» **WHAT IS BEING ASKED**
Copy every line of the rows below that contains the word "paint", treating uppercase and lowercase as different.

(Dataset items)
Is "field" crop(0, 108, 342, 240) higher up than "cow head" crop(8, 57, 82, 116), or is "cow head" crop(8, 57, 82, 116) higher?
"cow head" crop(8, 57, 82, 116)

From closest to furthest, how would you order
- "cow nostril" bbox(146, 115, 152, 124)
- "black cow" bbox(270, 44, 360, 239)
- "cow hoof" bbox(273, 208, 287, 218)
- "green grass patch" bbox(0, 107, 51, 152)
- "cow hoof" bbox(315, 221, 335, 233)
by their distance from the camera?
...
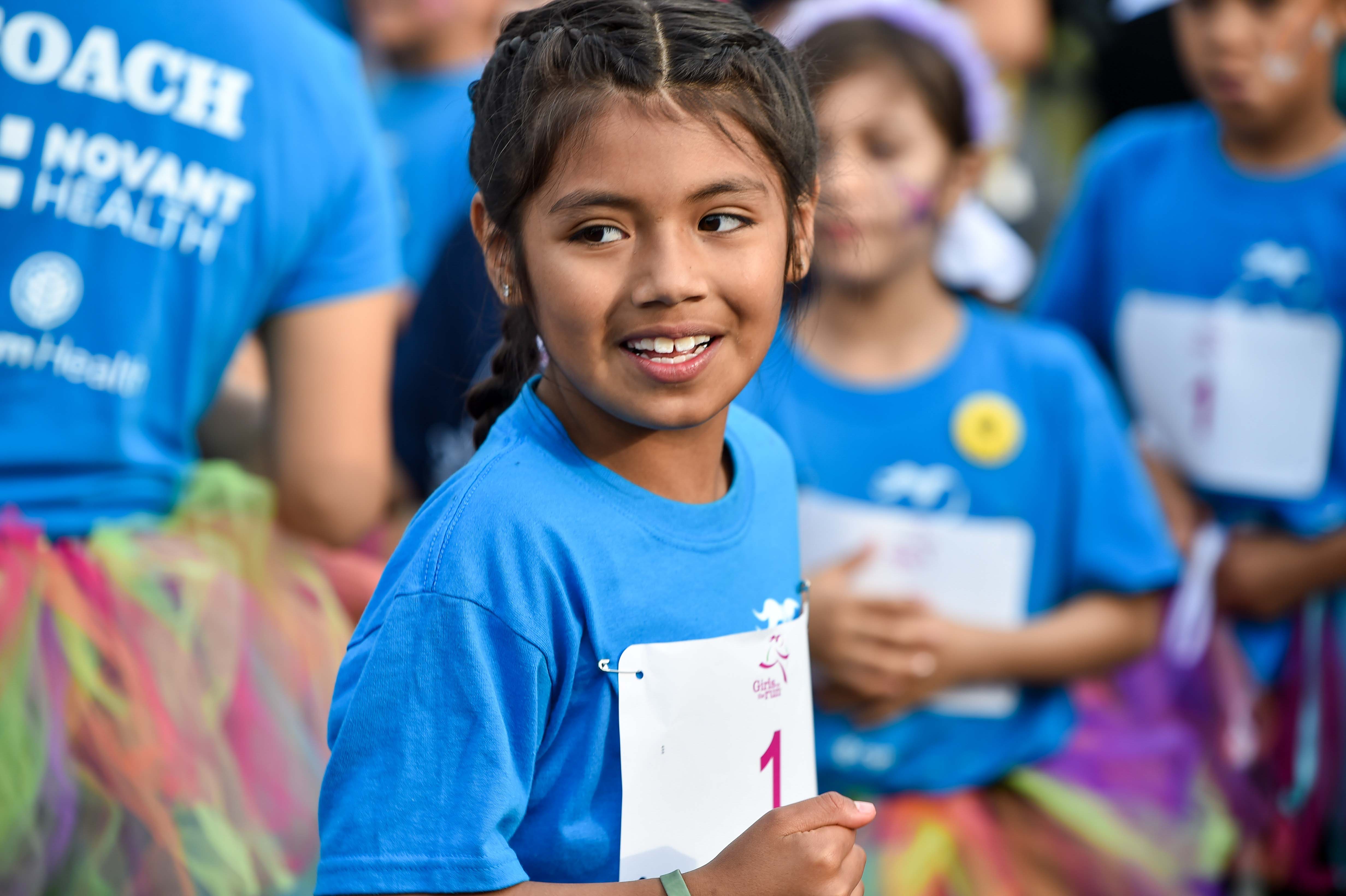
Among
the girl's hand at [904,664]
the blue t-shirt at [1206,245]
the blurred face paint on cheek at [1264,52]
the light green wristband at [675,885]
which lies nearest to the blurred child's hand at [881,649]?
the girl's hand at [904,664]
* * *
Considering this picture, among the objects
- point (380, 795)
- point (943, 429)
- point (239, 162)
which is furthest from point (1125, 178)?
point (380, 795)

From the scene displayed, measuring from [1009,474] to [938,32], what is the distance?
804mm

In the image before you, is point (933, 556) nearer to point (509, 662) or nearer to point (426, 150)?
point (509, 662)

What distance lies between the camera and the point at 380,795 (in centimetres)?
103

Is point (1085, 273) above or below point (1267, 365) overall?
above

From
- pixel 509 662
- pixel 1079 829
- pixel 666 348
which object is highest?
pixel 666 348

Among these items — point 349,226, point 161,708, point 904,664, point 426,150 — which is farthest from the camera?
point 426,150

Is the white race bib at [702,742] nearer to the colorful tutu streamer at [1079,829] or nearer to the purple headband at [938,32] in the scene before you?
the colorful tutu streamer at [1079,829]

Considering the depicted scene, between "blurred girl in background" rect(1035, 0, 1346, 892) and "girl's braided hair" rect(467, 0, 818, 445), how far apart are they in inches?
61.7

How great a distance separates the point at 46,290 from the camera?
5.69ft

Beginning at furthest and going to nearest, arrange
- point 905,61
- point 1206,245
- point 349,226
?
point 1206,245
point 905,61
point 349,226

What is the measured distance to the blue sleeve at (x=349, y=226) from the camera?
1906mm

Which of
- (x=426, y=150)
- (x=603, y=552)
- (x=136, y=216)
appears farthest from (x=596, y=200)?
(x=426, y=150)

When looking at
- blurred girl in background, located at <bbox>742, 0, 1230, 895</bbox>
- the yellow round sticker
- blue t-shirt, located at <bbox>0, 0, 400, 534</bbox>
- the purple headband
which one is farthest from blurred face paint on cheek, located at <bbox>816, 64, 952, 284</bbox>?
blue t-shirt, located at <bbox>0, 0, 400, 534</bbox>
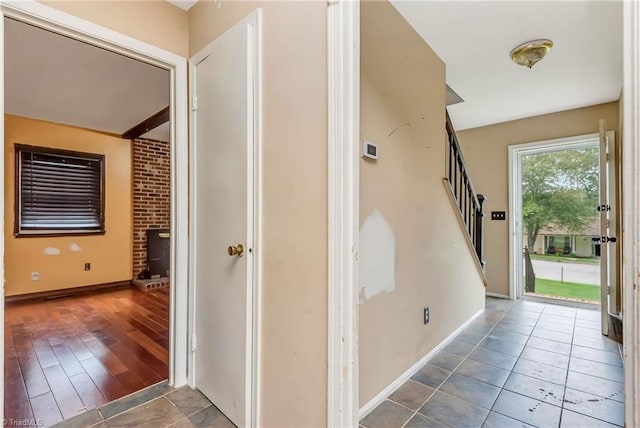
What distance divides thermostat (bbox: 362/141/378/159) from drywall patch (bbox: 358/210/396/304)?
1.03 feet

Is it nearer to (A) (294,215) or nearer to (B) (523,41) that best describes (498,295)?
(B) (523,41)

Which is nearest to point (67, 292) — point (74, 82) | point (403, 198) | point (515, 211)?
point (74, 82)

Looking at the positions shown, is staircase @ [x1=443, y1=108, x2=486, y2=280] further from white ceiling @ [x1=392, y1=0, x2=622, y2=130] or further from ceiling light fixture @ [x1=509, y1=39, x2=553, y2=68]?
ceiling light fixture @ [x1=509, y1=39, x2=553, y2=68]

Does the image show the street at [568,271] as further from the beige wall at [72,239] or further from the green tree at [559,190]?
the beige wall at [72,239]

» **THE COMPLETED TASK**
the blurred face paint on cheek at [1264,52]
which one is farthest from blurred face paint on cheek, located at <bbox>816, 64, 952, 284</bbox>?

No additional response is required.